Return every line from the entries below that contains the word "centimetres".
Begin Available records
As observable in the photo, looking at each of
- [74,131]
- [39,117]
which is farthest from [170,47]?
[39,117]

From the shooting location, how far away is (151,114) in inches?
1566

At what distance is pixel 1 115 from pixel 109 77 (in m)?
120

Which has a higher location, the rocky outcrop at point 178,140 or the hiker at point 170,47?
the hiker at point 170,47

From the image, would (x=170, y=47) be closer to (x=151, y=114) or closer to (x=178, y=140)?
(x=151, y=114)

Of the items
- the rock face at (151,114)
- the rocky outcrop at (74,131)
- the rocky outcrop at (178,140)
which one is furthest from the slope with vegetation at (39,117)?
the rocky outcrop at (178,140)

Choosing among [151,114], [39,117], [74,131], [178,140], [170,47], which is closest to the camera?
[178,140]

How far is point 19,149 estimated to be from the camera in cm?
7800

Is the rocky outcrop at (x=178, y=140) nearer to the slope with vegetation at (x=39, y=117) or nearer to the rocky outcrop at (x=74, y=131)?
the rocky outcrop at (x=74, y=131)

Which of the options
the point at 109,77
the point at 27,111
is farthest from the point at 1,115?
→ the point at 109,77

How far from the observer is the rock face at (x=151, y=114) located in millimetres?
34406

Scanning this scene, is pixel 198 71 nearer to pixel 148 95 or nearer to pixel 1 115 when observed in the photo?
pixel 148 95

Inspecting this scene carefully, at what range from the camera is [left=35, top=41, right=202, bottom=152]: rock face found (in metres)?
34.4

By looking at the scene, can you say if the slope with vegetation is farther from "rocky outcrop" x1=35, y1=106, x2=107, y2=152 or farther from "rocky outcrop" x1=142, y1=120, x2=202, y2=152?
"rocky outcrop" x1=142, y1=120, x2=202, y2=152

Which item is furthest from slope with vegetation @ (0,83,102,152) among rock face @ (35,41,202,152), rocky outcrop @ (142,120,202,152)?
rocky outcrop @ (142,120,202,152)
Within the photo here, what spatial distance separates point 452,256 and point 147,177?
End Available records
Begin Available records
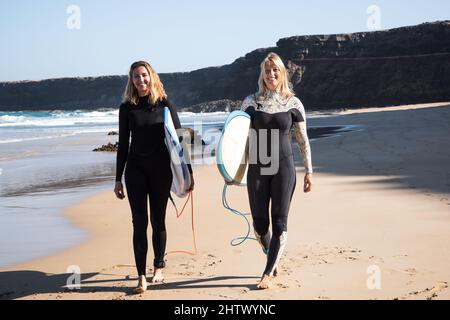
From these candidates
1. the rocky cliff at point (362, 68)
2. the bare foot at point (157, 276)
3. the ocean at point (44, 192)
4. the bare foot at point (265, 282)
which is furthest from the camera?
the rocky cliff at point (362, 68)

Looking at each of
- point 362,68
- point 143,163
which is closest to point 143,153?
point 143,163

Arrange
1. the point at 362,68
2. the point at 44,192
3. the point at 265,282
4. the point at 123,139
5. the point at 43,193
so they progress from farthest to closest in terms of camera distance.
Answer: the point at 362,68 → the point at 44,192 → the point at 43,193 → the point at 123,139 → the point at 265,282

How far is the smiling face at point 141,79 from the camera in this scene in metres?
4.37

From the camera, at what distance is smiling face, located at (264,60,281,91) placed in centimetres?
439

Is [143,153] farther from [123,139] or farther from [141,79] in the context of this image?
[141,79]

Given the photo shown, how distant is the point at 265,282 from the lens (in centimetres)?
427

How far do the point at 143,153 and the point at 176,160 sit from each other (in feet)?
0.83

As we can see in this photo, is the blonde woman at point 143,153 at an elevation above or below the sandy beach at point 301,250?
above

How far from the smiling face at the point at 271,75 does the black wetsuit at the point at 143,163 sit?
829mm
End Available records
Output below:
From the camera, at what distance is smiling face, located at (264,60,281,91) placed in centimetres?
Given the photo shown, how distant is the point at 265,282 from the lens (in centimetres)?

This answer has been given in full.